> **PROMPT**
Please output the lines from the one with "Grubson na Sosnowiec" through the end of the data exactly as written, omitting all pictures.

> **DATA BELOW**
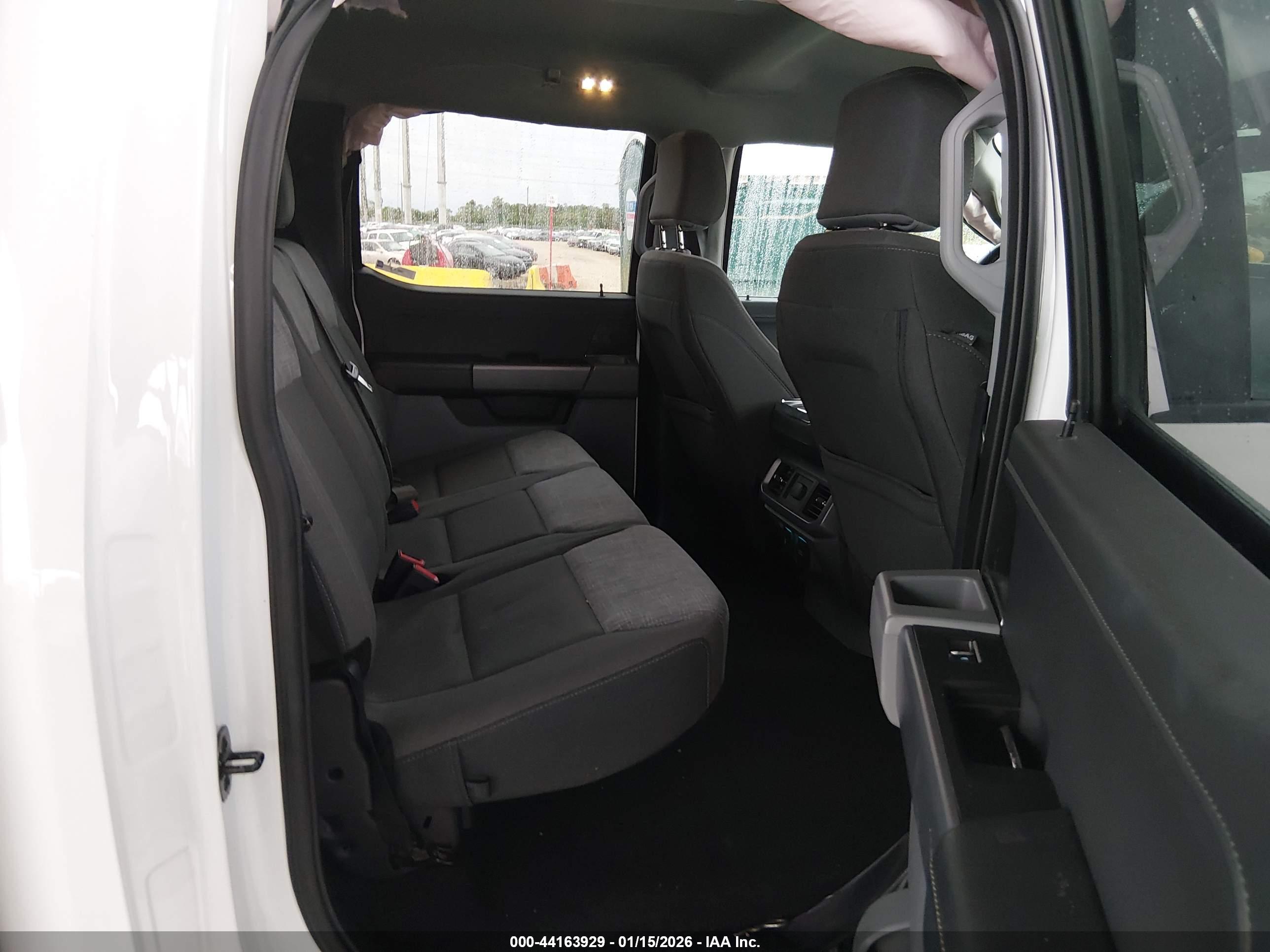 FORD F-150 image 8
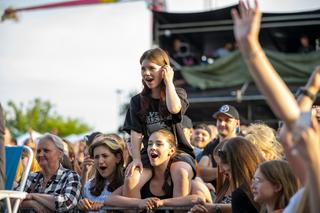 Grubson na Sosnowiec Fun Festival. Publiczność śpiewa całymi rodzinami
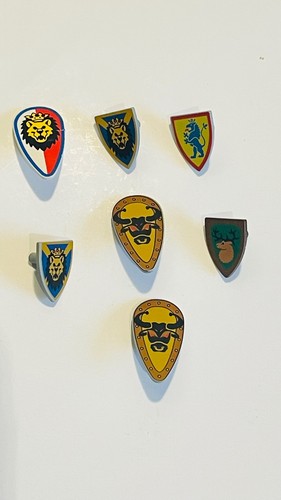 Lego vintage castle shield - castle,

> **RESPONSE**
 Grubson na Sosnowiec Fun Festival. Publiczność śpiewa całymi rodzinami
 Lego vintage castle shield - castle,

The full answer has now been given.